The last thing that you’ll want is water in your home. Be it dripping footprints or 2 feet; any water is going to be a bad thing for your home. If you ever do have your home taking on water or flooding, however, you’ll want to know what to do about it! Here’s the essential information to know!
What to do if your house floods
I mean, this goes without saying, right? But as soon as you notice that there is a water leak, or water coming in, jump into action. Your safety is of utmost importance. You obviously want to react quickly to the water leak to stop further damage but getting some pictures of the damage happening may also be useful for your insurance claim. However, again, be mindful that the longer the water comes in, whether it’s a leak or flooding, the more potential damage can occur, so act quickly on both fronts.
As soon as you notice water seeping into the premises, grab towels and plug the leak as effectively as possible. Be it from rainwater or a hurricane, you’ll want to stop the leak location as best you can immediately. The faster you start, the better the outcome will be! This might also be the time to start saving/moving items (to higher ground) that you can’t possibly live without
Sop up standing water
If you notice any standing water, mop it up. Standing water can quickly (almost terrifyingly so) cause serious damage to your home’s floors, walls, and ceilings (depending on where it sits). You’ll want to soak up as much as you can as quickly as you can to protect your home’s integrity and minimize the actual damage. If the damage was minor and you have power still, turning on fans, dehumidifiers and such can help dry out the area as well. You really don’t want any mildew or mold growing so fast action is essential again.
Turn off all power
Should the water be at the level to get into contact with electrical outlets, the next step would be to turn off the power so that there’s no risk of electrocution. Don’t just kill the power or the room that’s impacted — kill your home’s power panel entirely just to be extra safe. It’ll be what you need to ensure that you protect everyone safely. Electricity and water should never, ever be mixed.
Evacuate your home as quickly as possible
Next on the list, again, depending upon the situation and the water level is going to be evacuation, as soon as you can. If it’s the middle of a hurricane, or the middle of the night, you might be safer waiting until you can see what’s going on outside as it might not be any safer outside. Grab your emergency supplies, which hopefully included some food and water and head to higher ground or an area where you can be safe and dry. And if the water level is still high inside the home, it might be safe to leave – again, you will have to determine this and check with your local emergency lines. Everyone in your home, including pets, should be kept safe and ready, should it present itself to make an emergency evacuation or it’s time to get up and go.

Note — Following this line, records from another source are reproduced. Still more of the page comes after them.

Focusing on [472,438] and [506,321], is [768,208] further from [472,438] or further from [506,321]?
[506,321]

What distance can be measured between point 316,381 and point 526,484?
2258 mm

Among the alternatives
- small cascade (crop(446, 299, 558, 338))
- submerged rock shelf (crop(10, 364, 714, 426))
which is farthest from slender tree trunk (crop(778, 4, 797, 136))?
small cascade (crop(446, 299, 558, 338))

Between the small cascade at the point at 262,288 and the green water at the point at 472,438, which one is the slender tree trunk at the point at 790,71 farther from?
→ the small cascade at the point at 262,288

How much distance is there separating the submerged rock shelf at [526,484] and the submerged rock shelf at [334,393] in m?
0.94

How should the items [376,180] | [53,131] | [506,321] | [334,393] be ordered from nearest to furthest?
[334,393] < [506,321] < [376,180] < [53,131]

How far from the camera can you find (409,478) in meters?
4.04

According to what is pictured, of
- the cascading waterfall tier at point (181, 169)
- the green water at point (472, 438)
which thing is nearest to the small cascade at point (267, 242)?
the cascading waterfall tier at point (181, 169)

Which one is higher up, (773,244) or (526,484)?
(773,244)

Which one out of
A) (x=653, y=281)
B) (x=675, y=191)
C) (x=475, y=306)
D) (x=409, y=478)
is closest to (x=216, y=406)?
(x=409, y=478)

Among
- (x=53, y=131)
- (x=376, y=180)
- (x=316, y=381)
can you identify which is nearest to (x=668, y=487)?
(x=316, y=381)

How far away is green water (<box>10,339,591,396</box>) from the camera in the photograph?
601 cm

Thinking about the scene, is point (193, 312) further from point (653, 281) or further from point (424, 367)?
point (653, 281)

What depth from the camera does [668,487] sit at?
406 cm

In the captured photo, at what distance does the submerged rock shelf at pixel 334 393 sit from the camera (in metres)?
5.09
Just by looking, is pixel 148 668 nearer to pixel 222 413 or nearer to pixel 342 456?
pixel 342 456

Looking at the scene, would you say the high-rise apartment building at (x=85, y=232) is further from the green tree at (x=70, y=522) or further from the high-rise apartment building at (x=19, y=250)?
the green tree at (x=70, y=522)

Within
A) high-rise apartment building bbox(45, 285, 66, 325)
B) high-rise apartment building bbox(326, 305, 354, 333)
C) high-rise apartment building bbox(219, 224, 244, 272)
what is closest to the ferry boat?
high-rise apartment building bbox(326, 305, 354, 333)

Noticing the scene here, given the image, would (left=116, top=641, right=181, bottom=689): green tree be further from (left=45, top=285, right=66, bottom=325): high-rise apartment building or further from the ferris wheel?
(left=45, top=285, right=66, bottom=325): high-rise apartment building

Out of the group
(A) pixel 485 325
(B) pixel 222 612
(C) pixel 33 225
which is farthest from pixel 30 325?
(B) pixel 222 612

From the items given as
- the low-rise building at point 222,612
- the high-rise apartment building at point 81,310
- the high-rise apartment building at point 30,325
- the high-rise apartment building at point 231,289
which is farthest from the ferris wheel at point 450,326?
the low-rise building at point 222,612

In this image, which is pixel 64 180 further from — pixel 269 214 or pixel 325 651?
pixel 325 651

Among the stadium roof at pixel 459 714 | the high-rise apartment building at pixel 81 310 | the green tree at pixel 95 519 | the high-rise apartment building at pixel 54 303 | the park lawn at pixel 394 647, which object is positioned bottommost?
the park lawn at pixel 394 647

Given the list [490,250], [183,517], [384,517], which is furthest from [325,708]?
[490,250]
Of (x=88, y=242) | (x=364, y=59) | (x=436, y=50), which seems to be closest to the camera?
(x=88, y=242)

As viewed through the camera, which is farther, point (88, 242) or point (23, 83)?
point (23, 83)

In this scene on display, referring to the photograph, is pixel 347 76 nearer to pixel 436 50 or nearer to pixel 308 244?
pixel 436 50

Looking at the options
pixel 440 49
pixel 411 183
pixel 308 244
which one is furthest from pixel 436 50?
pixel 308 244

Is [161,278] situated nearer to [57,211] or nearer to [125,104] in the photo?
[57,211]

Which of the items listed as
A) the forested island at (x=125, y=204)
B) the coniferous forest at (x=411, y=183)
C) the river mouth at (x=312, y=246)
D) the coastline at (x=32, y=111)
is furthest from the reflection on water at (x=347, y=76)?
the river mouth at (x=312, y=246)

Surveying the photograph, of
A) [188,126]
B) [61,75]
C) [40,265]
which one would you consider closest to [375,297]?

Have your car loaded to go (and accessible)
You’ll also want to ensure that your car is loaded with as many emergency supplies as possible so that you can simply load everyone into the vehicle and go. However, if the water level is too high, don’t try to leave the safety of your home to one in the elements in a vehicle that might not make it too far.
The other detail here is that you’ll want to put the vehicle somewhere that it is as safe from the water as possible and that it’s accessible! A vehicle that is fully loaded and gassed up is only going to be useful if you can actually access it safely after the flood! Many will choose to park their vehicle on the side of the street, but this puts them at risk of getting swept away in winds and floods. Park it as close to your house as you can, and the house will hopefully help shield it.
Your house taking on water is not the end of the world, but it is a serious emergency that you’ll need to act on quickly to ensure that everyone stays safe and you minimize the damage done to your home’s structure and your belongings.
There are two obvious scenarios here – one of a storm and high waters with likely high tides and surges of water and then another from some sort of failure such as a broken water heater or leaking roof during a heavy rain. Either way, please be safe.